Ils parviennent ensuite, sous un feu violent, à rentrer dans les
lignes Françaises en amenant la femme qui donne des renseignements
précis et nombreux sur les forces Allemandes.
Globalement
ce mois de novembre est relativement calme dans notre secteur hormis
les bombardements réguliers des artilleries et les fusillades qui
sont plus fréquentes sur les fronts de Vermelles – Loos et
de la Fosse Calonne.
Les
fatigues des combats d’octobre se font cruellement ressentir, les
troupes connaissent un repos tout à fait relatif occupées qu’elles
sont à renforcer leurs lignes en prévision d’un hiver qui
s’annonce rigoureux.
VII)
Maurras
et Pujo* ont passé 3 jours à Londres avec le duc d'Orléans.
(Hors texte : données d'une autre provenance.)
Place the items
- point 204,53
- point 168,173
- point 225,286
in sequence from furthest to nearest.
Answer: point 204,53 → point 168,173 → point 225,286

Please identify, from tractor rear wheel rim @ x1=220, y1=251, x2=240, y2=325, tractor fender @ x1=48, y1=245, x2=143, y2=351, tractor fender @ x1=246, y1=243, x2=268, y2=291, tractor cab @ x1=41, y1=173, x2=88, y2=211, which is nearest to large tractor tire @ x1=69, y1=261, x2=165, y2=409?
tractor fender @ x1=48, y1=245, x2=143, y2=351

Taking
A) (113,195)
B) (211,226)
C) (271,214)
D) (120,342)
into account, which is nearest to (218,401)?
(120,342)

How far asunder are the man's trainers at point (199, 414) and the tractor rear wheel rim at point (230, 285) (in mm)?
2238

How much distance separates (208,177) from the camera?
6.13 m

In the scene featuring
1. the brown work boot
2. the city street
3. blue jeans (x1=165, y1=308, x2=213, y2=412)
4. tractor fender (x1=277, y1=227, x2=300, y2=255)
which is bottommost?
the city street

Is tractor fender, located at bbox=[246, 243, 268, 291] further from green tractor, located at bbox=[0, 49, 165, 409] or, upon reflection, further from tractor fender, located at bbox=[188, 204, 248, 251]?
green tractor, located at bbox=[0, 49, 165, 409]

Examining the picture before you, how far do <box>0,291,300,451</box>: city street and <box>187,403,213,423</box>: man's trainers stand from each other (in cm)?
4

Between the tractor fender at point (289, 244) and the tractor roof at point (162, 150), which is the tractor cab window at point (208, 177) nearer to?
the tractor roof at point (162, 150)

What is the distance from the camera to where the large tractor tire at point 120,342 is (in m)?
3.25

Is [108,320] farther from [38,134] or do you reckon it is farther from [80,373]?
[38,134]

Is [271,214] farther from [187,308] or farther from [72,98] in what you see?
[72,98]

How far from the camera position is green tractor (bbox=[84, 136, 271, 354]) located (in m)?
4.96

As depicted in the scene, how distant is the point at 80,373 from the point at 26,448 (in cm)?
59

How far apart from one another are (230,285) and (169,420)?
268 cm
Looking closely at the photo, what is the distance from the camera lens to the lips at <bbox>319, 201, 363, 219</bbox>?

Ils
publient aujourd'hui dans L'Action Française les déclarations du
Prince. C'est une page émouvante et de haute allure qui a produit
grand effet, surtout aux passages où le descendant des rois qui ont
fait la France raconte ses efforts infructueux pour servir dans les
troupes Françaises, Belges, Anglaises et même Indiennes.
L'enrôlement incognito (selon le précédent du duc de Chartres
s'engageant en 1870 sous le nom de Robert le Fort) ne lui a même pas
été possible en raison des filatures de police. Il est dénoncé
dès qu'il se présente dans un bureau de recrutement...
Le
Prince recommande à tous ses partisans de servir la France comme
lui-même eût désiré la servir.
VIII)
Vu,
ces jours-ci, plusieurs enterrements que ce temps d'état de siège
et de bombardement rend encore infiniment plus tristes que
d’habitude. Quelques rares assistants suivent les convois, pour
l'un, 3 hommes et 2 femmes, pour un autre, 2 hommes et 4 femmes.
IX)
Paul
Hess dans Reims pendant la guerre de 1914-1918, éd. Anthropos
Nuit
très calme.
Écrit
à Mgr de Nevers. Assisté à la grand'messe. Canons Français.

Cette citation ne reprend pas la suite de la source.